Clinching dirty white handlebar tape. Hot magnolia breeze in my teeth. Peddling the yellow ten-speed, pumping, swerving, up a hill. Freewheeling down the other-side—the buzzing click-click-click—everything left behind for a while.
CHRIS ANANIAS
Do they even make ten-speeds now? I should have a little black transistor radio gray-taped to the handlebars with “Three Dog Night,” singing “Shambala” serenading the curious cows with their long eyelashes blinking over soft eyes, asking, “What is this life?”
CHRIS ANANIAS
The silver ripples in the distance. The undulating road swells, stretching in the summer fumes. I race toward the mirage, popping tar, but I can never catch it. What is this silver blur? Is this Shangrila?
I stop where the mirage was at the same distance it is now up ahead. For no reason I swerve right—right off the rocky berm. The fast whip of tall weeds cut into my bare ankles. Too much speed—a header. The flash of a creek. The yellow Schwinn lies on its side, yawning, getting off its rubber dogs for a minute.
CHRIS ANANIAS
The stench of slick gray mud sucks at my ragged Dockers. I step, unbeknownst, through a spider web—frantic swipes—it’s in my hair! Then I see under the bridge.
The destroyer is coming. He wants to undo everything. It doesn’t have to be like that. A world where everyone is against you.
The dog is barking. It means trouble. He’s out in the yard causing problems, but you love it. The air conditioner kicks on. It’s loud and churns cold air, but costs money.

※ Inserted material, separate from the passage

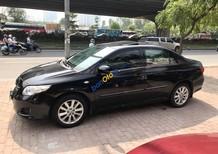 Bán Toyota Corolla sản xuất năm 2009, màu đen, nhập khẩu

A creak under foot to the door. You look at the black house that looms on the hill. All the cool air is behind you then suddenly it’s in front of you too. Tombstones stagger down the hill—getting so big you can read one. It proclaims, from across the street, leering over a wrought-iron fence, like an unwelcome eye, “FOREVER MORE.”
Black shadows abide like open wells. One wrong step and you’re forever falling.
All the little American flags in the graveyard drop to their staff. Like they are “at ease” for the coming of night. The dead are still known by their rank in this world.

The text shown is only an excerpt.